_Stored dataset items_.
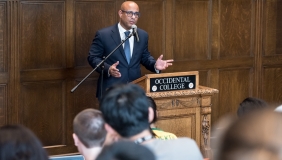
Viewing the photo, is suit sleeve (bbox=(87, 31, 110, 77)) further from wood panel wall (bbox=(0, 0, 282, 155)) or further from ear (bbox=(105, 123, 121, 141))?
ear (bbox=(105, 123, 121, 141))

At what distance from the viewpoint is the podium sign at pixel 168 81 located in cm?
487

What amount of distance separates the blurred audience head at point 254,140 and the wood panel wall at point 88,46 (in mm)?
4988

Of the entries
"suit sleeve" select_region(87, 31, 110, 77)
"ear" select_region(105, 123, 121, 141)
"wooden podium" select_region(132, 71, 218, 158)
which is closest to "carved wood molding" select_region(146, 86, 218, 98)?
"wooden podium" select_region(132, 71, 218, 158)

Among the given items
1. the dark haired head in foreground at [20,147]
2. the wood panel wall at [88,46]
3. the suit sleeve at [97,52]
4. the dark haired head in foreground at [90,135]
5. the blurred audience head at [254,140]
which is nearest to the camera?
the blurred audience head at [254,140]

---

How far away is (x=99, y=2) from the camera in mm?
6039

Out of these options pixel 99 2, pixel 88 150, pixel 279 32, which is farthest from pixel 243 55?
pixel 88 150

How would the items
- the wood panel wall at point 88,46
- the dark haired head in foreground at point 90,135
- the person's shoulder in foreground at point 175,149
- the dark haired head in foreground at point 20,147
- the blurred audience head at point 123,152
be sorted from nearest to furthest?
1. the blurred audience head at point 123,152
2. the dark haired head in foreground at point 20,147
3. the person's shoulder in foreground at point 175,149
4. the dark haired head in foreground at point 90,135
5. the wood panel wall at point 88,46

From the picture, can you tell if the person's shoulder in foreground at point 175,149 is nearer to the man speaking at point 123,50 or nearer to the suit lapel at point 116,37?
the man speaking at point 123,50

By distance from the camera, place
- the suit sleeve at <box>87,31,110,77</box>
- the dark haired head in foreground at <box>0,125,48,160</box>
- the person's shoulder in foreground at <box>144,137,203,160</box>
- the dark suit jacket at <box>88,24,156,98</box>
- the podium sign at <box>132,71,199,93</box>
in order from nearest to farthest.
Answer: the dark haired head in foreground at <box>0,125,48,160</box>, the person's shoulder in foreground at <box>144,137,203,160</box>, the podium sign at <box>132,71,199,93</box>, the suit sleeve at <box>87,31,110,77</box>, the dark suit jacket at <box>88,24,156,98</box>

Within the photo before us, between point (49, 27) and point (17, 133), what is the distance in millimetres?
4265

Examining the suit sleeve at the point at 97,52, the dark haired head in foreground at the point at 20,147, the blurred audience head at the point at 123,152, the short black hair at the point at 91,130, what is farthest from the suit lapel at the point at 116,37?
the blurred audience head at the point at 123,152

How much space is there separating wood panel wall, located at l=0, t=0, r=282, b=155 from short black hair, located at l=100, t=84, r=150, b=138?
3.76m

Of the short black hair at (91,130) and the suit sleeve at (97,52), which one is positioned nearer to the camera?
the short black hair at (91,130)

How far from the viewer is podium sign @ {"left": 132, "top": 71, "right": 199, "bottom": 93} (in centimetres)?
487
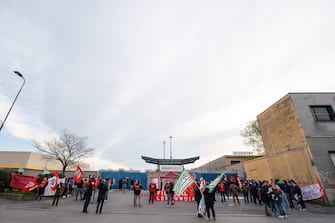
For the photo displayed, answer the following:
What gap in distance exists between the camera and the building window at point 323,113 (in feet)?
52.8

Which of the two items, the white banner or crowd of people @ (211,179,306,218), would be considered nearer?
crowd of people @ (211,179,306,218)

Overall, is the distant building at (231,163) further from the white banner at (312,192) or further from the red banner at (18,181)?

_Exercise details_.
Can you copy the listing word for word, from the line containing "How far from" through the line containing "Overall, is the", with both of those lines included and any pictures left out?

_Solution for this exercise_.
How far from the viewer is podium sign @ {"left": 132, "top": 71, "right": 199, "bottom": 93} (in centimetres)?
487
For the photo displayed, answer the following:
What gap in distance exists between the camera and the building window at point 323,113 (in feet)?
52.8

Which of the two items, the white banner or crowd of people @ (211,179,306,218), would be considered nearer?
crowd of people @ (211,179,306,218)

Overall, is the distant building at (231,163) further from the white banner at (312,192) or further from the red banner at (18,181)?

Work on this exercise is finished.